Escreva a continuação do texto sobre as raparigas e o interesse pela ciência, começando logo a seguir à última frase apresentada.

● Excerto de texto:
——
De acordo com a responsável, o próximo passo será organizar um encontro, no próximo ano, com académicos, especialistas, representantes destas empresas e dos Estados-membros da UNESCO, entre os quais Portugal, para que, “através das diferentes perspetivas e áreas de ação, possamos discutir e resolver este problema”.

Na opinião de Saniye Gülser Corat, esta é um questão que começa com a Educação. “A pesquisa mostra-nos o porquê de os rapazes serem canalizados para áreas como a ciência, a engenharia e a matemática, enquanto que as raparigas são deixadas de fora ou marginalizadas”.

“Acontece por causa dos professores, que favorecem os rapazes nas aulas; acontece por causa das famílias, uma vez que algumas pensam que a ciência não é para raparigas; acontece mesmo por causa das próprias raparigas por uma questão de auto-perceção e insegurança”, explica.

“Descobrimos que, até à puberdade, não há muita diferença em termos do interesse nestas áreas entre o sexo masculino e feminino. Mas, quando atingem a puberdade, as raparigas preocupam-se com o facto de serem aceites, de serem populares entre os seus amigos e, ainda hoje, ser um entusiasta da ciência é visto como alguém que é nerd e, por isso, ser vista como uma nerd não é algo que uma rapariga queira nesta fase”.
——
● Material de estudo:
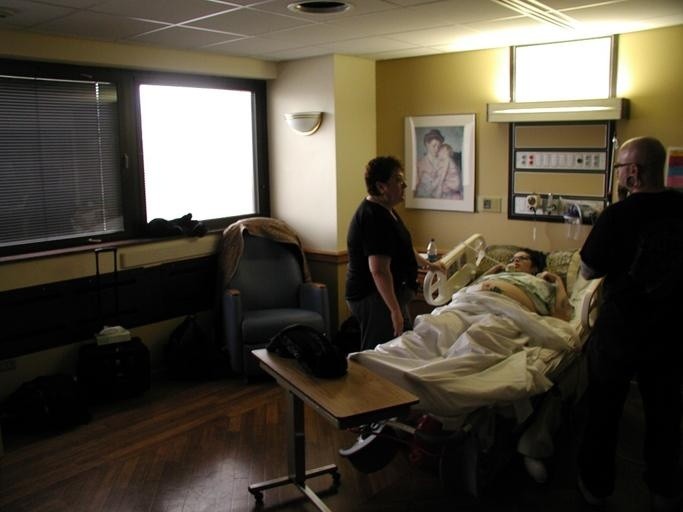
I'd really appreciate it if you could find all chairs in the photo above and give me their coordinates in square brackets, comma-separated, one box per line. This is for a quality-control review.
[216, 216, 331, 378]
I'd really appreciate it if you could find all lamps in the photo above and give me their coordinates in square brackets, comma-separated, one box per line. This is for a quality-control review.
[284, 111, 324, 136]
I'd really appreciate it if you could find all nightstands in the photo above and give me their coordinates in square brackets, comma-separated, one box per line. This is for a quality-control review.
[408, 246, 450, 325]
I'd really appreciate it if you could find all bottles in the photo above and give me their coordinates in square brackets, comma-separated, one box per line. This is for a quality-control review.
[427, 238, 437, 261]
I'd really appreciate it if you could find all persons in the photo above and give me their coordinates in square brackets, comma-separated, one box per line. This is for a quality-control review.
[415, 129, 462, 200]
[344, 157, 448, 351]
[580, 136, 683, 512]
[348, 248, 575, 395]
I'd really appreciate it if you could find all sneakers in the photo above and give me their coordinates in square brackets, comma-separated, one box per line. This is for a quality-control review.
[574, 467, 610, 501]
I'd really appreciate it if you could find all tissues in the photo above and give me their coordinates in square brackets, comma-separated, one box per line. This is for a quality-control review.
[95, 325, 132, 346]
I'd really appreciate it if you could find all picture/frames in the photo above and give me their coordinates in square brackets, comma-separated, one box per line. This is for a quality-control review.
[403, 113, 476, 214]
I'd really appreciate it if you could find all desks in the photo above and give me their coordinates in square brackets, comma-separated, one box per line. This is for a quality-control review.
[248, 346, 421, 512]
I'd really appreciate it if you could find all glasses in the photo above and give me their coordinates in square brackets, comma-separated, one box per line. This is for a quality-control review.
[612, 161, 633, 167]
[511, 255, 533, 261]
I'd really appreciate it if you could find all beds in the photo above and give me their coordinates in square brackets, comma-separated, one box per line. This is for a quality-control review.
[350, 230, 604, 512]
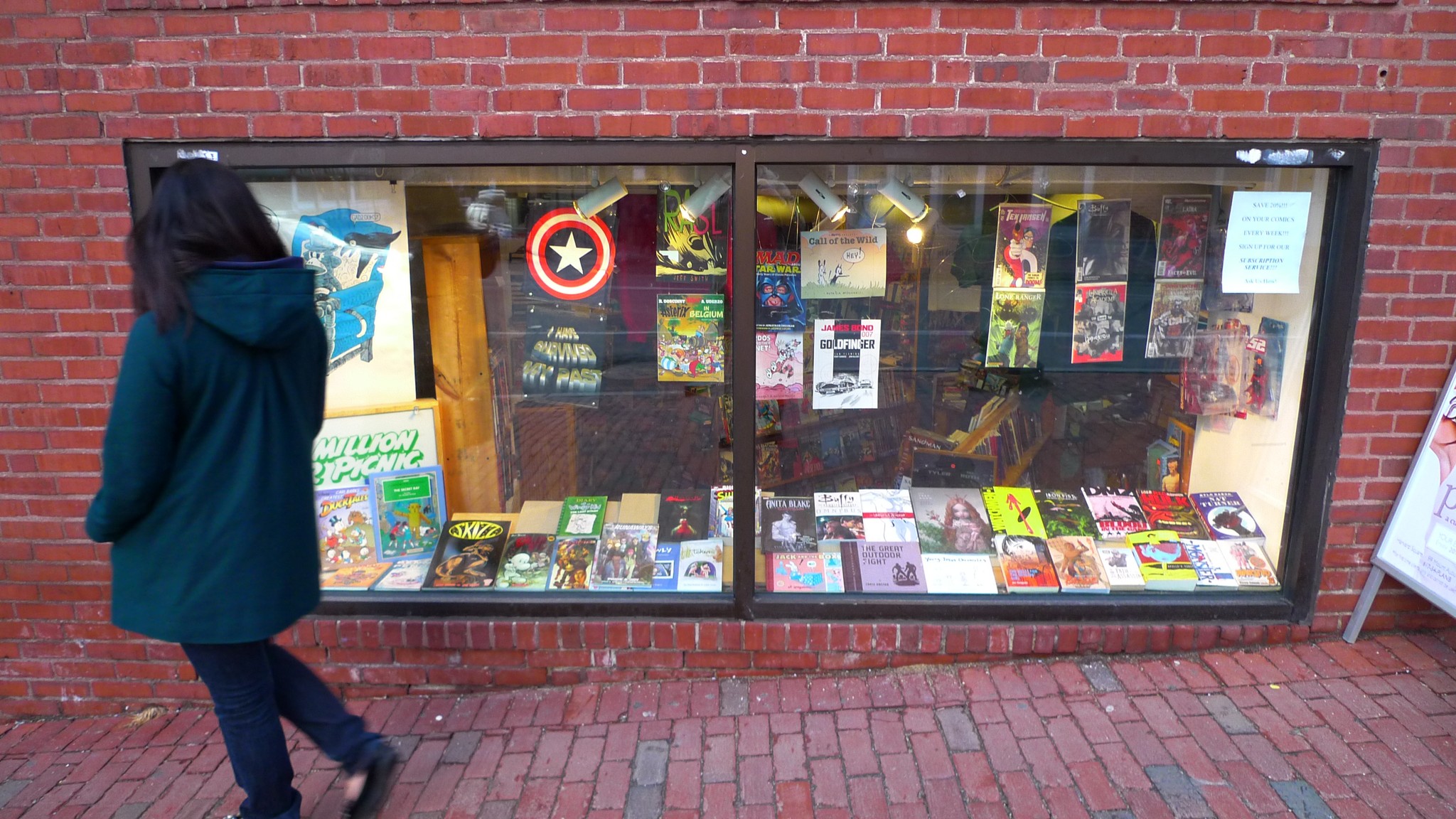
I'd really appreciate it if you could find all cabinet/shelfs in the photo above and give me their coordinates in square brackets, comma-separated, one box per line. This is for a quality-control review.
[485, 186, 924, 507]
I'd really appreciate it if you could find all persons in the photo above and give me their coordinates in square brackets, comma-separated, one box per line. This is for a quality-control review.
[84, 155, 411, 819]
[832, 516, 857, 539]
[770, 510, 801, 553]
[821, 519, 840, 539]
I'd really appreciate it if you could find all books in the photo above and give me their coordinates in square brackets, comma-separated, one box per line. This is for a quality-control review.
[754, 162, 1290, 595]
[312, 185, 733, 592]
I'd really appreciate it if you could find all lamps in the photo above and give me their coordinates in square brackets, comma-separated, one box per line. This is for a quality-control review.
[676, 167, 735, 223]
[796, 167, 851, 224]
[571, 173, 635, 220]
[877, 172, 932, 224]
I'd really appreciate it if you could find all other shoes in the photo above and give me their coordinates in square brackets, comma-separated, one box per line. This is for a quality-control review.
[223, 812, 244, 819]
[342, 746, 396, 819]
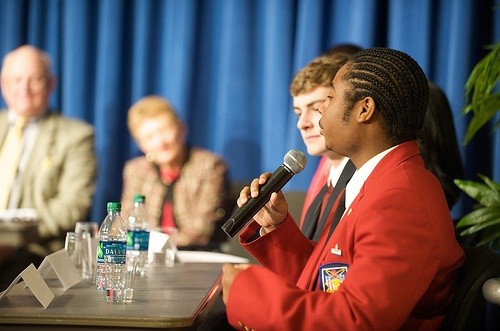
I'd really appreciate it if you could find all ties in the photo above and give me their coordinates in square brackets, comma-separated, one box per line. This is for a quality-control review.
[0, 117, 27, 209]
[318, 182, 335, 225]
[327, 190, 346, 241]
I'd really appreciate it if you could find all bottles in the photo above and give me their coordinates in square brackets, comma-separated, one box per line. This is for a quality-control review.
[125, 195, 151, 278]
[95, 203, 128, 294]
——
● Resposta da tarefa:
A nível universitário, os dados mostram precisamente isso. “Nos Estados Unidos, nos anos 80, 35% dos estudantes de ciências informáticas eram mulheres. Hoje em dia, são apenas 18%, quase metade. No Reino Unido, esta percentagem também está a cair”.

“Há uma tendência global, sobretudo em países onde os índices da igualdade de género são maiores, que mostra que há menos mulheres em áreas de formação como as ciências e as tecnologias. É o caso da Bélgica, da Suíça e de outros países europeus. Por outro lado, em países onde esses índices são mais baixos, cerca de 50% das mulheres estuda essas áreas como, por exemplo, nos Emirados Árabes Unidos ou na Tunísia. É um paradoxo de género interessante que temos de estudar melhor”.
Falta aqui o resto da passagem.